Idea of routing using Contraction Hierarchies is seen in Robert Geisberger thesis(2008), and it or it’s variants are used daily by people throughout globe in finding routes and directions on maps, while travelling or taking a cab ride."
1:00pm - 2:00pm
2:00pm - 2:30pm
Spark and friends - a peek into Spark internals and capabilities
Spark is the new poster child for big data analytics but surprisingly little is actually understood about how this system works, and what its capabilities actually are versus what they are claimed to be. This talk will dive into details on various parts of the Spark ecosystem and give a deeper explanation of how Spark works as well as what the current capabilities and limitations are.
Predictable and Prioritized compute on volatile multi source data
Consider the scenario where business comes and asks to run a flash sale to react to competitive sales. Such asks are very time sensitive as they have huge business implications (E.g. “Deal of the hour”, you can’t take half an hour to complete processing). So, how do you compute the construct specified for the sale over the huge volatile catalog and serve it to the users. We present you the solutions and challenges in building such a performant & predictable processing pipeline, the journey of evaluating multiple design paradigms and rational behind functional and non-functional choices.
2:30pm - 3:00pm
Simplifying User Insight generation using PExtract
Providing a personalized online shopping experience for each user leads to better conversions through increased relevance and strengthens customer loyalty. We analyze Terabytes of browse and purchase activity data to infer the user preferences and interests. Some of these are based upon rules, some are complex algorithms and others are based on machine learning models. We will talk about some of the insights being generated, their usage. We will also talk about Pextract a framework extending PMML(Predictive Model Markup Language), built to leap over the shortcomings in productionising machine learning based insights and simplifying the iterative changes in rule based insights.
Log-service (LogSvc) is a managed service that aggregates, archives and indexes logs from all applications/services in Flipkart. This talk explores scaling a portion of the tech-stack that makes LogSvc tick. After a quick introduction to LogSvc architecture, we go deeper into the sub-system that powers log-search using SolrCloud. We share our leanings from scaling this cluster from a sustained aggregate indexing throughput of 40K messages/sec to 2.2M messages/sec(a 50x jump) without increasing the cluster size and we talk about mistakes made and lessons learnt in the exercise.
3:00pm - 3:30pm
Building mobile advertising with an ecommerce flavour for Flipkart
"While building out advertising product for sellers in our marketplace, we faced some major challenges:
The traditional reporting metrics on desktop ads is not relevant on mobile
What is the correct metric on which the pricing model should be based for Product Listing Ads? Impressions, clicks, conversions or something else?

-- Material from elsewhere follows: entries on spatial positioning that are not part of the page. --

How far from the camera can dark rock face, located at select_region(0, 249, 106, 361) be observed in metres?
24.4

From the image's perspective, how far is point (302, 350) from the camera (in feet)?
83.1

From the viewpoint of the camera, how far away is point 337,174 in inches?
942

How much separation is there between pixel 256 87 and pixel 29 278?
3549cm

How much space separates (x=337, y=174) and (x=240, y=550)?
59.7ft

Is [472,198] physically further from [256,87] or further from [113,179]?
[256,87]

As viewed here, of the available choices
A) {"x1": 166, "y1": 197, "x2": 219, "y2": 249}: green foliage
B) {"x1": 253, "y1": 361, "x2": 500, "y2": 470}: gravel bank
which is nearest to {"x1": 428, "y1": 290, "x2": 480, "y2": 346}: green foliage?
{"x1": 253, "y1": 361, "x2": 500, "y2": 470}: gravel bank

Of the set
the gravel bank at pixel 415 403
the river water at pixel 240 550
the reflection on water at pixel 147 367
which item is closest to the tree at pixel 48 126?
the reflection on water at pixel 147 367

What is the correct conversion attribution for ads shown as the full customer lifecycle is measurable on an ecommerce site
The talk focusses on new measurement metrics and techniques to correctly measure ad performance of Product Listings Ad for sellers. The talk will also briefly touch on open challenges and the way forward."

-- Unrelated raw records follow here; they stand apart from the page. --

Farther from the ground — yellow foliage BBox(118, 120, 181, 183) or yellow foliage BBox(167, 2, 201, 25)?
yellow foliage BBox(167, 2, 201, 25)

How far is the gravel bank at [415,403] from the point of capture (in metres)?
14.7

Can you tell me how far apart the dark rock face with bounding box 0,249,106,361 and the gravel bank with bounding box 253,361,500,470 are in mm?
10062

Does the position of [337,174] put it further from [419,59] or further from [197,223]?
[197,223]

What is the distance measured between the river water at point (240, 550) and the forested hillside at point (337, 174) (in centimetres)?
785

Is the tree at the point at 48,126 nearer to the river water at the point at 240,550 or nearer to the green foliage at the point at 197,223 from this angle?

MySQL is a popular data store for the stability, convenience and familiarity it provides, along with strong guarantees around data durability and transactionality. However, traditionally, we have relied on asynchronous Master-Slave replication (which has a tendency to lag while replicating on a single thread), and any permanent failures on the Master can result in a large recovery time or even data loss. This is where a full multimaster setup comes in, providing strong data durability without sacrificing the guarantees a standalone MySQL server provides, while also scaling linearly for reads, and giving improved performance for writes. This will be a quick talk on one of the possible solutions (Galera), its methodology, use cases and pitfalls.